# Stated problem
Pictures do not belong in the copy, so please give every entry below again exactly.

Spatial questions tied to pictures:
* * * * *
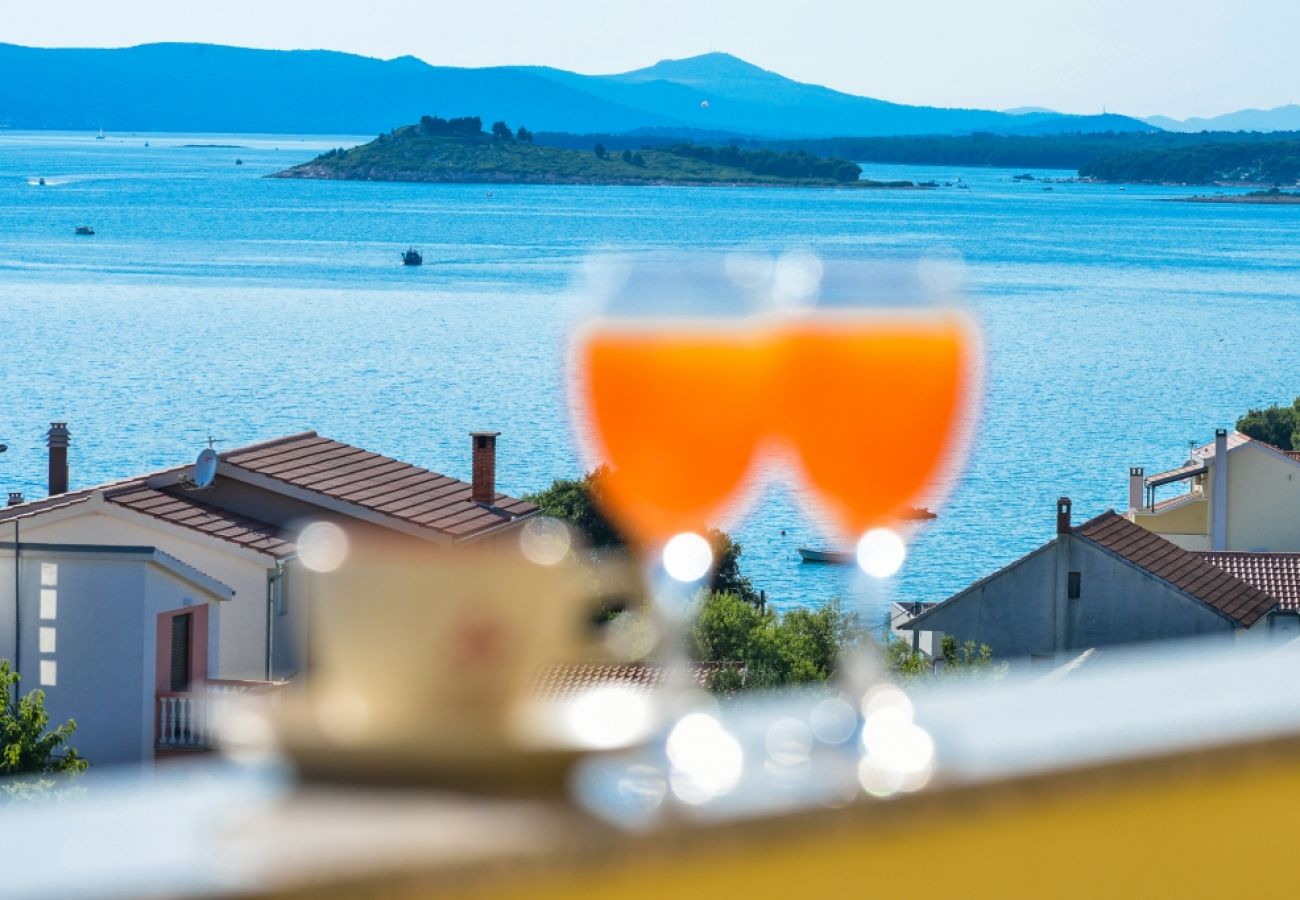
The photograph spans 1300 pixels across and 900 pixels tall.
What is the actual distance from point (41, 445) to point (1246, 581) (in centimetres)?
3285

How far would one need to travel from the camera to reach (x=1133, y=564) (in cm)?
2380

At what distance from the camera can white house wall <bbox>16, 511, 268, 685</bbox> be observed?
14898 millimetres

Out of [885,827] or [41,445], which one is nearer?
[885,827]

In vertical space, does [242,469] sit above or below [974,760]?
below

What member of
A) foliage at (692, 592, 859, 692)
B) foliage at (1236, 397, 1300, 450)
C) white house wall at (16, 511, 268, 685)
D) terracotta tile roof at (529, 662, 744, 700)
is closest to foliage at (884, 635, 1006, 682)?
foliage at (692, 592, 859, 692)

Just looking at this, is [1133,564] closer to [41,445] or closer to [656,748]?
[656,748]

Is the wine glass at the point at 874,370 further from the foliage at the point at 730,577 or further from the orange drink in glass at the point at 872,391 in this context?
the foliage at the point at 730,577

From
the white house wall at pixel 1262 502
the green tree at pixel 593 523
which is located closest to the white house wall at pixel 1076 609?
the green tree at pixel 593 523

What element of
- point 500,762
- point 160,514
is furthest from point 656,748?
point 160,514

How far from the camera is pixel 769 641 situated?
20.7 metres

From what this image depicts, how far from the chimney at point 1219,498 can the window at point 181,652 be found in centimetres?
2106

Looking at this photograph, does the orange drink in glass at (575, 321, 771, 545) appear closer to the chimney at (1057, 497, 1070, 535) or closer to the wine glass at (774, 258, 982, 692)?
the wine glass at (774, 258, 982, 692)

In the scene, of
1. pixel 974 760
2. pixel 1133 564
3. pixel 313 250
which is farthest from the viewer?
pixel 313 250

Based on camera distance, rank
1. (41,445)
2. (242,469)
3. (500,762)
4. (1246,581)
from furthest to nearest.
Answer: (41,445) < (1246,581) < (242,469) < (500,762)
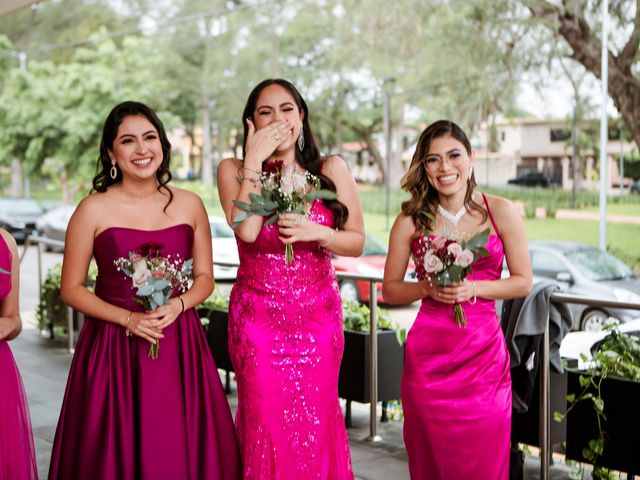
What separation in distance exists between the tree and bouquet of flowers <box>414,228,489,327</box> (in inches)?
551

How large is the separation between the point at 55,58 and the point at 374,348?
* * * * *
# Completed exercise
The photograph spans 1300 pixels across and 900 pixels tall.
What is the actual distance from point (41, 445) to point (1246, 581) (in centimetres)?
3285

How far would one need to travel from the camera to reach (x=1133, y=564) (in cm)?
2380

At what distance from the camera can white house wall <bbox>16, 511, 268, 685</bbox> be observed?
14898 millimetres

Out of [885,827] or [41,445], which one is nearer?
[885,827]

In vertical space, does [242,469] sit above or below [974,760]?
below

What member of
A) foliage at (692, 592, 859, 692)
B) foliage at (1236, 397, 1300, 450)
C) white house wall at (16, 511, 268, 685)
D) terracotta tile roof at (529, 662, 744, 700)
is closest to foliage at (884, 635, 1006, 682)?
foliage at (692, 592, 859, 692)

Just looking at this, is [1133,564] closer to [41,445] or closer to [656,748]?
[656,748]

Is the wine glass at the point at 874,370 further from the foliage at the point at 730,577 or further from the orange drink in glass at the point at 872,391 in this context?
the foliage at the point at 730,577

From
the white house wall at pixel 1262 502
the green tree at pixel 593 523
which is located closest to the white house wall at pixel 1076 609?
the green tree at pixel 593 523

What element of
- point 500,762
- point 160,514
is furthest from point 656,748?
point 160,514

How far from the camera is pixel 769 641 situated?
20.7 metres

From what this image depicts, how far from the chimney at point 1219,498 can the window at point 181,652 be found in centimetres?
2106

Looking at this photograph, does the orange drink in glass at (575, 321, 771, 545) appear closer to the chimney at (1057, 497, 1070, 535) or closer to the wine glass at (774, 258, 982, 692)?
the wine glass at (774, 258, 982, 692)

In the scene, of
1. pixel 974 760
2. pixel 1133 564
3. pixel 313 250
which is farthest from the viewer?
pixel 313 250

Based on camera distance, rank
1. (41,445)
2. (242,469)
3. (500,762)
4. (1246,581)
from furthest to nearest.
Answer: (41,445) < (1246,581) < (242,469) < (500,762)
What separation in distance exists between the tree and bouquet of flowers <box>414,228,489,327</box> (in inches)?
551

How large is the separation between the point at 55,58 and the point at 374,348?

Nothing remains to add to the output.